Белла освоилась уже достаточно, чтобы оглядеться. Тюльпанов было море, насколько хватало глаз: восхитительно яркие, они важно кивали друг другу огромными, с мужскую ладонь, головками, качаясь под легким ветерком. Очень далеко виднелась мельница с лениво вращающимися лопастями, а в воздухе чувствовалось прохладное солёное дыхание морской воды. Даже солнце было не знойным, как дома, а ясным и нежным.
Ей очень нравилось, хотя это было совсем не так, как дома. Но как бы об этом сказать, чтобы не звучать восторженной дурой?
– Это прекрасно, – сказала рядом Одиль, негромко и проникновенно. Белла глянула в её сторону: глаза подруги сияли.
– Это легко, – отозвался Ксандер, и даже не видя, Белла знала, что он улыбается. – Там их ещё больше, разных!
Она посмотрела туда, куда он указывал. Там, среди деревьев на краю поля, виднелись черепичные крыши – должно быть, это и был местный городок. Она вдруг поняла, что волнуется. Это был, если подумать, первый город, хоть какой, где она была без старших – а к тому же, фламандский, с кучей фламандцев же. Нет, понятно, что большей частью-то тут вилланы, которые ничего не помнят дальше историй дедов с бабками, и вряд ли им есть какое-то дело до войны, которой уже почти четыреста лет…
Подумав об этом, она успокоилась – и, глянув в сторону Одили, поднявшей вопросительно бровь, кивнула в ответ.
Городок, когда они до него докатили, оказался и в самом деле нестрашным: дома высотой в лучшем случае в три этажа, мостовые, расположившиеся на пригревающем весеннем солнце столики кафе, и приветливо открытые магазинчики.

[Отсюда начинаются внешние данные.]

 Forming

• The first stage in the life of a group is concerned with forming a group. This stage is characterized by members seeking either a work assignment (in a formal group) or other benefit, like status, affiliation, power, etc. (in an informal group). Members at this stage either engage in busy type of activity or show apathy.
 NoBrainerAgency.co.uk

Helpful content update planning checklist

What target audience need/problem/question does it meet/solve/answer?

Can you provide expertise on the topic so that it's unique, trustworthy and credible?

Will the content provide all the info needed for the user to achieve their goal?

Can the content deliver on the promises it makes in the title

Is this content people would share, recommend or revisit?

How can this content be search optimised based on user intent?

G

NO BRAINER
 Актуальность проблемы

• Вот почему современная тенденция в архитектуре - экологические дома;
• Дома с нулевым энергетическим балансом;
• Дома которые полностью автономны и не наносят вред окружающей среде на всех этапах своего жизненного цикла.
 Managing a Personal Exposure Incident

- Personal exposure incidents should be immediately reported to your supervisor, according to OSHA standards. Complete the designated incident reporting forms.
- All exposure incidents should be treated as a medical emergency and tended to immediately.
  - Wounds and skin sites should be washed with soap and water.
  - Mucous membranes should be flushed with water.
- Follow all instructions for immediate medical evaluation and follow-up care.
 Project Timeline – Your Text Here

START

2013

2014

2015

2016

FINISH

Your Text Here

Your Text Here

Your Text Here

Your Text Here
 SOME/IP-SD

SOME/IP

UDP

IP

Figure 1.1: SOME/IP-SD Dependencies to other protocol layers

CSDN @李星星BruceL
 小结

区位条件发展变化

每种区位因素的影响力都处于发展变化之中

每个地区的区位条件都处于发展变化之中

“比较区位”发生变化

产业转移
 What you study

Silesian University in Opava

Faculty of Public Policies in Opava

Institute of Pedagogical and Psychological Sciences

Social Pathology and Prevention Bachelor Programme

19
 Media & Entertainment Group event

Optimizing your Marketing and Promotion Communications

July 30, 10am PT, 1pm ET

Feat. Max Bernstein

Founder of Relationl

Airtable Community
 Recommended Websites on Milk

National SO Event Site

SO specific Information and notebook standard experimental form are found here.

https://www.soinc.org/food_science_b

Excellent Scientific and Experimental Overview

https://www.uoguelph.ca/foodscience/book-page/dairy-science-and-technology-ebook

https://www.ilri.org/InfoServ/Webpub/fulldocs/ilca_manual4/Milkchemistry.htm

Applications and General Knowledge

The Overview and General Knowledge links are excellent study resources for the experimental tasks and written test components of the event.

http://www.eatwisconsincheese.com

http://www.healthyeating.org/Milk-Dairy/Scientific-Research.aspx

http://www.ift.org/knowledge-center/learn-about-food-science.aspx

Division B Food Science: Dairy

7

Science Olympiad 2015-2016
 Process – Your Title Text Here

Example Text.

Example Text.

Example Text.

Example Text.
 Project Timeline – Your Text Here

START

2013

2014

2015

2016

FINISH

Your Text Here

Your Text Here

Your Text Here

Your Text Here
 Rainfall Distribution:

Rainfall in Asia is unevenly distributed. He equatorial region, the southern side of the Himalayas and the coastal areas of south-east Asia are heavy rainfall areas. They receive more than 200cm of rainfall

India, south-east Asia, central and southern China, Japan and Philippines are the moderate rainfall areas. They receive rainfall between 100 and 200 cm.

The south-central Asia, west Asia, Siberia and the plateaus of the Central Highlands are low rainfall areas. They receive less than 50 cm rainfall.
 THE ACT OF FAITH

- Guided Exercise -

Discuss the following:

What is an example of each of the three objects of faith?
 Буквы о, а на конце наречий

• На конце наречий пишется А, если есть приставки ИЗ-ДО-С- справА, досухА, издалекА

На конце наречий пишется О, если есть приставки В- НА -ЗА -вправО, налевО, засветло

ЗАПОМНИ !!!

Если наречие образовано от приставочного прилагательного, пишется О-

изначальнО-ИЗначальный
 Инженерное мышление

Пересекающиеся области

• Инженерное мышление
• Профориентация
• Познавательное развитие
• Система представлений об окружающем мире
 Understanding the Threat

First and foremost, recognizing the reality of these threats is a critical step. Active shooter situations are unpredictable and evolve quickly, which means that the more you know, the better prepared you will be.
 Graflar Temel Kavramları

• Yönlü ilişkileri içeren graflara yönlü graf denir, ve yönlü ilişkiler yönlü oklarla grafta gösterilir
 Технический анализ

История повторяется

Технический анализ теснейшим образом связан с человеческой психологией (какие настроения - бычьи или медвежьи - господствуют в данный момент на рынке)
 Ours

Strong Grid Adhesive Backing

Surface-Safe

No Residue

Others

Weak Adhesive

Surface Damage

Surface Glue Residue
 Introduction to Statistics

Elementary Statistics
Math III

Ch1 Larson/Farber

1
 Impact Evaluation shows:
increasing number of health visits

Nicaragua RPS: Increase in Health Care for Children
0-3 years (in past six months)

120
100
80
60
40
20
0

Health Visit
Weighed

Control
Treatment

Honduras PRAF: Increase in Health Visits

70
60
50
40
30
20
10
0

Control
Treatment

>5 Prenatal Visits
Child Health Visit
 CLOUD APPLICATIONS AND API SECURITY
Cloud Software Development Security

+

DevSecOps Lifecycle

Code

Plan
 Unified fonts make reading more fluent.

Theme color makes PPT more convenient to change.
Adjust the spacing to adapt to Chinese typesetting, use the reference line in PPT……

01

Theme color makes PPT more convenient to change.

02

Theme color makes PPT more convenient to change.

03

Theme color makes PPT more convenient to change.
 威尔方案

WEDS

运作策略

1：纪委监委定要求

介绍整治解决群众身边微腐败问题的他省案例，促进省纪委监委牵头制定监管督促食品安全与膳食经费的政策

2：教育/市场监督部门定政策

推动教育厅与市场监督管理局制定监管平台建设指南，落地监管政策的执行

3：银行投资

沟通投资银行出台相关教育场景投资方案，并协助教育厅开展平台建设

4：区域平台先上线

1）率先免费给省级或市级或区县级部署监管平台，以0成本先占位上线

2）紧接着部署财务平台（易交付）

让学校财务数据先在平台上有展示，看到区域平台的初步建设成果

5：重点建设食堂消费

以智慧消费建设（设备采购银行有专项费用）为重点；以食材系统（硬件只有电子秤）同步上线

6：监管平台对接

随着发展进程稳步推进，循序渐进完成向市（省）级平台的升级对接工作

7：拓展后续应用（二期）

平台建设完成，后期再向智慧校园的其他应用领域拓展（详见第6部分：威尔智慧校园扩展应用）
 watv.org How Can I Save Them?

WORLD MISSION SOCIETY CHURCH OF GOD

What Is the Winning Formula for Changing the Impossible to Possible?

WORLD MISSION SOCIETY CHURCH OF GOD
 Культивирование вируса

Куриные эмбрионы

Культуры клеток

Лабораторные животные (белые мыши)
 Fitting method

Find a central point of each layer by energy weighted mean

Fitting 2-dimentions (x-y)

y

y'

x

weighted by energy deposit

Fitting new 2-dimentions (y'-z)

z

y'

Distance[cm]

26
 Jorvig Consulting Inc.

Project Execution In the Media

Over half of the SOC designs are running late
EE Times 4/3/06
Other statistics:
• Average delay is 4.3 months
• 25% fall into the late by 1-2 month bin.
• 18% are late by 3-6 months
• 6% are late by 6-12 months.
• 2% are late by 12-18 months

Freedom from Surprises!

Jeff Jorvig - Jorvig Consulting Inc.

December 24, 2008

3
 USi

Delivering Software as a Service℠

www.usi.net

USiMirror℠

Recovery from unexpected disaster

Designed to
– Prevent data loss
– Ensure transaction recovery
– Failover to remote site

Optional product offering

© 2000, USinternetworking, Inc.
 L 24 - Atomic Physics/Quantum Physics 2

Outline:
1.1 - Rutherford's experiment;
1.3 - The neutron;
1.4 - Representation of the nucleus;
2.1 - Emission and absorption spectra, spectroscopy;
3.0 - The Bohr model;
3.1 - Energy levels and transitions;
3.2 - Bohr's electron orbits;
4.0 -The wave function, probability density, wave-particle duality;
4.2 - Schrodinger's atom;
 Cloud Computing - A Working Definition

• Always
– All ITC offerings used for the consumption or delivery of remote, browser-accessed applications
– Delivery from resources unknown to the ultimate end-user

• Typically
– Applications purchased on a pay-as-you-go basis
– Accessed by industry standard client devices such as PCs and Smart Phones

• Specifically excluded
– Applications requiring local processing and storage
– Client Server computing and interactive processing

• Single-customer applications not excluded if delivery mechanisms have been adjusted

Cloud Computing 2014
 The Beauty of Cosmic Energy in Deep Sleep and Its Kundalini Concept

Ксандер предупреждал встречных людей об их приближении звонком и раскланивался со встречными велосипедистами. Люди улыбались и махали ему вслед, мужчины снимали шляпы; улыбались они и радостно машущему им всем Адриано, и осторожно лавирующей Одили, да и ей, Белле, тоже. Сначала она не знала, что с этим делать, а потом решила, что и с ней ничего от пары кивков не станется, а вежливость, в конце концов, такая же обязанность благородного человека, как и сознание своего места в жизни.
На площади у церкви – тоже из красноватого кирпича и неожиданно высокой колокольней с вытянутыми вверх нишами, эхом повторявшими высокие готические окна нефа – Ксандер притормозил и слез с велосипеда.
– Здесь можно их оставить, – пояснил он, махнув в сторону кафе. – Гулять лучше пешком. Можно и кофе попить, у них вкусный.